Florence, cold and drizzly, had a four-hour wait to see the statue of David (we passed – I had seen it before, anyway)- and there were reproductions galore all over the neighborhood.
There was even the sight at an upscale restaurant of a mother breast-feeding her baby (probably a better meal than the one offered to us).
Two major things bothered me: One, I had to come to the horrible discovery that I am old and not able to wander from one end of a town to the other, or spring up steps at Metro or train stations (the French and Italians seem to disdain the use of escalators).
The other, the smarmy suddenly rich Chinese who like locusts or cockroaches swarmed every nook and cranny of high priced hotels and retailers. They looked at you with that look, as if to tell you “I can buy you!” They are the people who rushed to the Louvre briefly to see the Mona Lisa, the only work of art whose name someone told them about. They are the people who, laden with outrageous purchase push you to the end of the sidewalk so they could pass. My only relief is the knowledge when they get back home they will become the utterly drab Chinese who are being counted by the billions.

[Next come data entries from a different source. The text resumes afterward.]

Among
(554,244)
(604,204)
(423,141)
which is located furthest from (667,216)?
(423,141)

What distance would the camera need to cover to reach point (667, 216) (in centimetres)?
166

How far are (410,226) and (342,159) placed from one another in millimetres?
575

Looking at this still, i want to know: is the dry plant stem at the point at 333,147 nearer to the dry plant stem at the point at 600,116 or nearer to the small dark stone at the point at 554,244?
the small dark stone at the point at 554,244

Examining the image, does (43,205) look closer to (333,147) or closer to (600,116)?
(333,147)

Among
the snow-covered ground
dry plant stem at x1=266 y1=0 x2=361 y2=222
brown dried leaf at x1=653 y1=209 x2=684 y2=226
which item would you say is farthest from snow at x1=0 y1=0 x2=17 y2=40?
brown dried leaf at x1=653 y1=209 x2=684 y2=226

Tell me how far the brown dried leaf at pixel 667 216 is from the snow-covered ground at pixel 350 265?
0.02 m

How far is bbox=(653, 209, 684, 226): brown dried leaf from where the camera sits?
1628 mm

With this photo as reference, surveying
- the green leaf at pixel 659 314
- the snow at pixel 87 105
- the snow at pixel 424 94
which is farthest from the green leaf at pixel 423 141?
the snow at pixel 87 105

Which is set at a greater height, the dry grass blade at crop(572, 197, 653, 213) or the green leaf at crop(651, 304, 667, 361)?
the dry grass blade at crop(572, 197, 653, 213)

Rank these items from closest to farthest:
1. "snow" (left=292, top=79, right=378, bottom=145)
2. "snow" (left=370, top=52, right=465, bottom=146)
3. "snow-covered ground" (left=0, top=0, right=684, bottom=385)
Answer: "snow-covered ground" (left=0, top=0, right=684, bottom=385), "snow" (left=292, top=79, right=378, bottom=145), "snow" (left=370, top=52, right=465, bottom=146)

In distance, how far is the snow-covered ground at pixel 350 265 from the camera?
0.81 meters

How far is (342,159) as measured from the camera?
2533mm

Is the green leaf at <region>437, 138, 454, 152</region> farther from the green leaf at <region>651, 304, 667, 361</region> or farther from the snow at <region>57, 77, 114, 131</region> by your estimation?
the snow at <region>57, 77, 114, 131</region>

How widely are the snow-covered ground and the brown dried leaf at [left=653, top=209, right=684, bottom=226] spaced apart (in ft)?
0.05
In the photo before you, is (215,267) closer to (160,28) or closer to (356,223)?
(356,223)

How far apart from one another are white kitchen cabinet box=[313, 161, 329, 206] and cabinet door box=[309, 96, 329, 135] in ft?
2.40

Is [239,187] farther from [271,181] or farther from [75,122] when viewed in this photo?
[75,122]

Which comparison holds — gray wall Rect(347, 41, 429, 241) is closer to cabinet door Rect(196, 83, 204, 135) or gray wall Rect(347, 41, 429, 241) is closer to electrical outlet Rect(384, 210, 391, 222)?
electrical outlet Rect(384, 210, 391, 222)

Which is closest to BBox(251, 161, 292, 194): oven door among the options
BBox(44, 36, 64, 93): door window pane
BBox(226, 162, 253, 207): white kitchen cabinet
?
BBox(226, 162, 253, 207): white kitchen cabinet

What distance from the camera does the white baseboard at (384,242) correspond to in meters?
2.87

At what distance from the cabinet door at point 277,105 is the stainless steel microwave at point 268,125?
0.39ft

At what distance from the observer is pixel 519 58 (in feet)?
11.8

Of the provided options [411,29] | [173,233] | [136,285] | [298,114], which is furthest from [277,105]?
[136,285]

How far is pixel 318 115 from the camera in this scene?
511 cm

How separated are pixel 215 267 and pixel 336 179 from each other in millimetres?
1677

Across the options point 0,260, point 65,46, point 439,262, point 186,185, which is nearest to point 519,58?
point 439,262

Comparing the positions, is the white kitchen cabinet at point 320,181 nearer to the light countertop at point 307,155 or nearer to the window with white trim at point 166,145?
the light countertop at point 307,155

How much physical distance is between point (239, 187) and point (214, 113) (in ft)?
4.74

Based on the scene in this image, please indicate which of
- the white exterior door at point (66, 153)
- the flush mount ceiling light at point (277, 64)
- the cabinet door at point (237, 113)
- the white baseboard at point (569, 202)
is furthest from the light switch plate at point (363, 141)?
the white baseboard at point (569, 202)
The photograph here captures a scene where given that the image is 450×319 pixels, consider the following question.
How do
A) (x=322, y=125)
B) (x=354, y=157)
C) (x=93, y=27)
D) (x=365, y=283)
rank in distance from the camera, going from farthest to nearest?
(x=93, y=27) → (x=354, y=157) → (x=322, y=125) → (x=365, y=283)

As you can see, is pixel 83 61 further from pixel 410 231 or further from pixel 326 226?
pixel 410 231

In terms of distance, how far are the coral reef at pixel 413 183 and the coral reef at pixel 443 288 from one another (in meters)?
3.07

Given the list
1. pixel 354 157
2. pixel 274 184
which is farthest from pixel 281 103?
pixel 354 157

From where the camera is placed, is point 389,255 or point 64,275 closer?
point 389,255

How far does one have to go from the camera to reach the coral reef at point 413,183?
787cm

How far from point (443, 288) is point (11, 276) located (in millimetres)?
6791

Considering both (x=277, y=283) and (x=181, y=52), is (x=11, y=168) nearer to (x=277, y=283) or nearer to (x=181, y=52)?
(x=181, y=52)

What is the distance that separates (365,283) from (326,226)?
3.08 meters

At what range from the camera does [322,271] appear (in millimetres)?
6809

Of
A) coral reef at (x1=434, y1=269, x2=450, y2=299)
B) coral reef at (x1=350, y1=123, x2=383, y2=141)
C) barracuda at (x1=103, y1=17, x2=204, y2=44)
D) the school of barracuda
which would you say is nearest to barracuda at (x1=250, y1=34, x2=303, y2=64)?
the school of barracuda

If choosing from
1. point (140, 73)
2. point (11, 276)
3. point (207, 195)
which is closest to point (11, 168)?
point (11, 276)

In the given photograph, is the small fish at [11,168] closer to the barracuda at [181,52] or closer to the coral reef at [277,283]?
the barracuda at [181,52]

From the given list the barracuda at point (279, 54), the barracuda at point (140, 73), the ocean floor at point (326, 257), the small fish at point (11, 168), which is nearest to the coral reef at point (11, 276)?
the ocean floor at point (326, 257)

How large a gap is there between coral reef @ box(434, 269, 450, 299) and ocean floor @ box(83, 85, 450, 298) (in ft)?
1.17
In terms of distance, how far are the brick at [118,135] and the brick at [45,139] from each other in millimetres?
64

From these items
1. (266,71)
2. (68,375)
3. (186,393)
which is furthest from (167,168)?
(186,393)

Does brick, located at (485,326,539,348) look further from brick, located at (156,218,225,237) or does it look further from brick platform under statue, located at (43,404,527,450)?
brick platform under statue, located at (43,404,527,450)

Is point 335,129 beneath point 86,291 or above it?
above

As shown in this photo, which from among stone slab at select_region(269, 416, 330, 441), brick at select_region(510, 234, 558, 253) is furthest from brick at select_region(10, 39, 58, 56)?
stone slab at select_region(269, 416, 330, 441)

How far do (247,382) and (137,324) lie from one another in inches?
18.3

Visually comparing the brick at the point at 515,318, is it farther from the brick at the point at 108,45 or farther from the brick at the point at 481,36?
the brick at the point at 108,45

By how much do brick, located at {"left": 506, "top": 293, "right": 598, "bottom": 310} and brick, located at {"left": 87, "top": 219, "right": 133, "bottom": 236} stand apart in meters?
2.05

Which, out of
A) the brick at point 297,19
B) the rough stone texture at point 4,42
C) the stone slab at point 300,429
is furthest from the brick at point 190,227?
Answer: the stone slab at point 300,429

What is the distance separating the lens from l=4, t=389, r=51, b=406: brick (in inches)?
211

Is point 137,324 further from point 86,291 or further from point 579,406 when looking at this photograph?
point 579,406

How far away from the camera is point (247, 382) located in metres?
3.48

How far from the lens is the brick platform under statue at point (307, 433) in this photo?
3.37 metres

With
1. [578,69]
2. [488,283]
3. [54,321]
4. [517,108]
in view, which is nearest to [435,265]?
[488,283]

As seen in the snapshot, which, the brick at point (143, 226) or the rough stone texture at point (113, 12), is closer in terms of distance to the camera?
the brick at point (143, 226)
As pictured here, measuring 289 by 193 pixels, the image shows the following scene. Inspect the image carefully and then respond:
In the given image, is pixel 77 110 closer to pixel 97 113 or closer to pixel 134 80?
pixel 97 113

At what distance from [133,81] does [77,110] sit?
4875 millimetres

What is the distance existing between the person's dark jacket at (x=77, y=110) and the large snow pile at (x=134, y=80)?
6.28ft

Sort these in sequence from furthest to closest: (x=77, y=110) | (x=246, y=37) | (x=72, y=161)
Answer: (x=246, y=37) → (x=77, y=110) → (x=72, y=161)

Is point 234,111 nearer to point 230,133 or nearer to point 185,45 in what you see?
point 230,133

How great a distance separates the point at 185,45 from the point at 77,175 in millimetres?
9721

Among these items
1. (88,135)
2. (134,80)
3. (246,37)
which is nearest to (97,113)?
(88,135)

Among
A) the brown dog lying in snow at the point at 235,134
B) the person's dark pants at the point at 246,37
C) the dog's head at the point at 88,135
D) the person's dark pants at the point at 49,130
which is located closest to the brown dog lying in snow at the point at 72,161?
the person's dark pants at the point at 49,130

Yet my companions will have thousands of pictures to share from their first-ever trip abroad. Too many expectations I had promised were left unfulfilled, the weather seldom was fair and mild. In addition, to provide a coda to the trip, on the flight home from Paris, someone on the plane died and we had to sit for an hour at the gate before we were allowed to deplane. But wait, there’s more! We had to wait in a miserably long line at passport control and then another long line for baggage inspection. An hour and a half of waiting! Welcome home to America!
When I was asked if I had anything to declare, summing up the costs, I almost said Bankruptcy. Now, time for a nap. It is either old age encroaching or jet lag.